(Beginning of DATA FOR THE TASK)

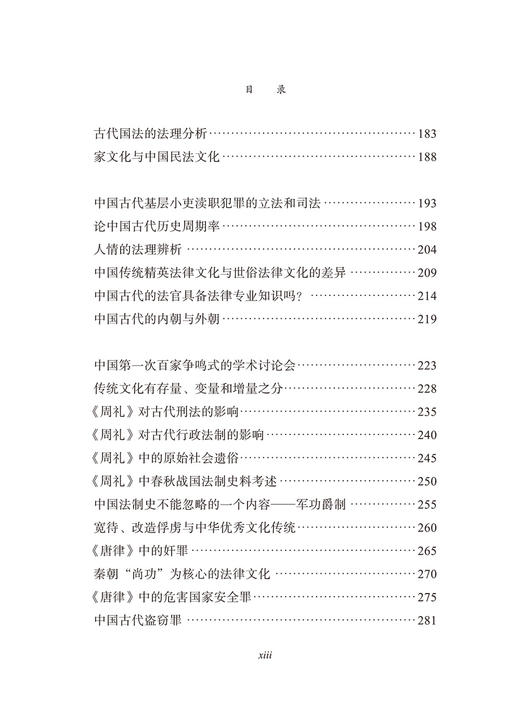 中华法系札记 商品图3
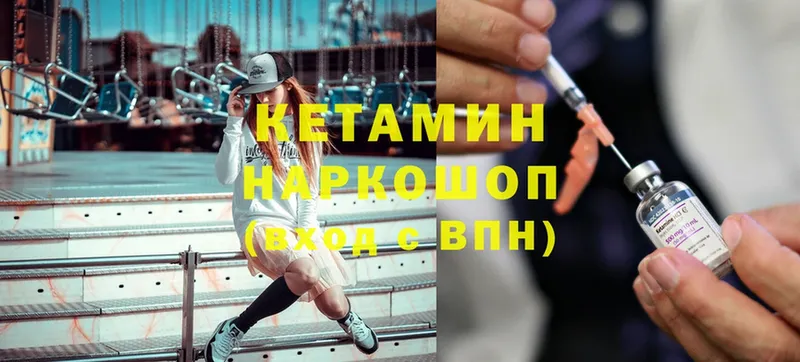 КЕТАМИН ketamine Белоярский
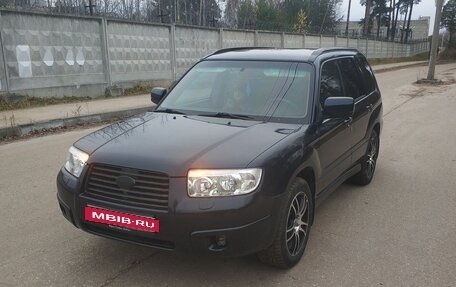 Subaru Forester, 2005 год, 1 000 000 рублей, 1 фотография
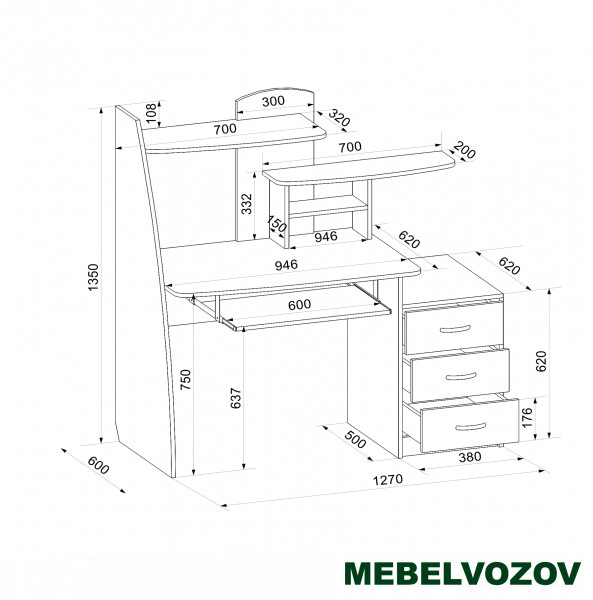 Стол компьютерный Интел-18(Бодега темная/бодега светлая) - фото от магазина Мебельвозов в Нижнем Новгороде Стол компьютерный Интел-18(Бодега темная/бодега светлая) от магазина Мебельвозов в Нижнем Новгороде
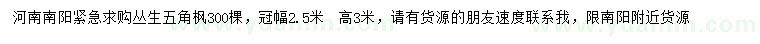 求購冠幅2.5米叢生五角楓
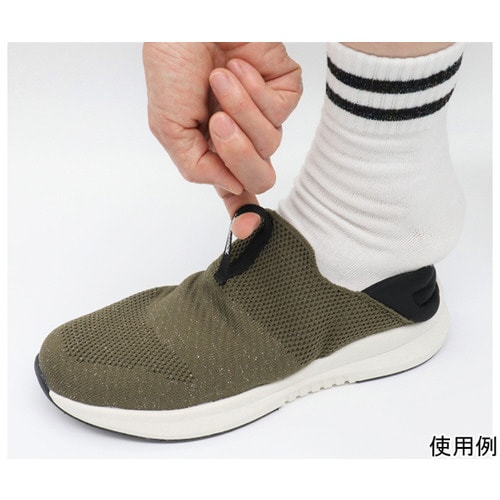 タウニークラブ2WAY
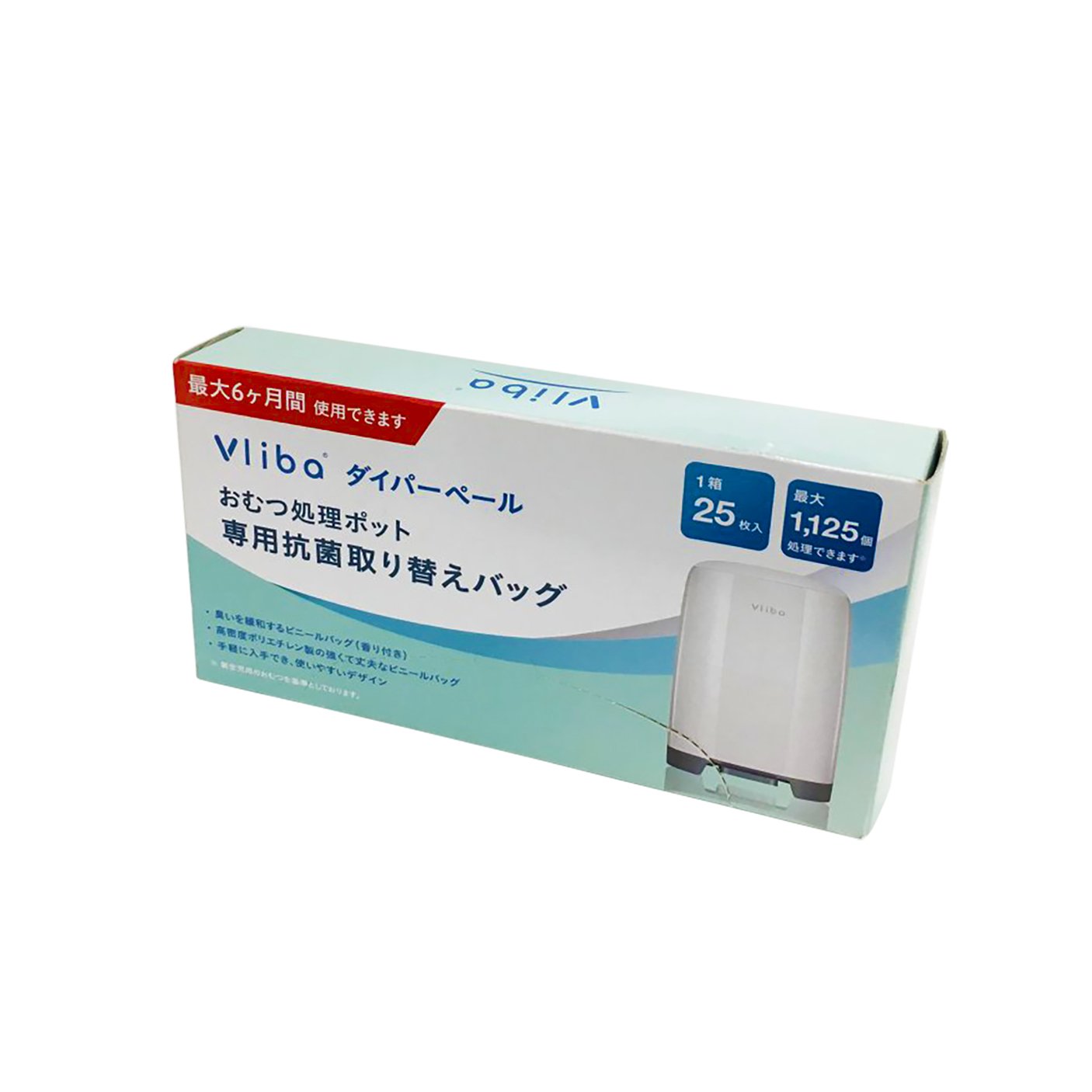 ダイパーペール Vliba（ヴリバ）おむつ処理おむつゴミ箱カトージ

(End of DATA FOR THE TASK)

YOUR ASSIGNMENT:
Output the records above in their entirety and exactly, leaving out all images.

EXERCISE RESULT:
 中华法系札记 商品图3
 КЕТАМИН ketamine Белоярский
 Subaru Forester, 2005 год, 1 000 000 рублей, 1 фотография
 Стол компьютерный Интел-18(Бодега темная/бодега светлая) - фото от магазина Мебельвозов в Нижнем Новгороде Стол компьютерный Интел-18(Бодега темная/бодега светлая) от магазина Мебельвозов в Нижнем Новгороде
 求購冠幅2.5米叢生五角楓
 タウニークラブ2WAY
 ダイパーペール Vliba（ヴリバ）おむつ処理おむつゴミ箱カトージ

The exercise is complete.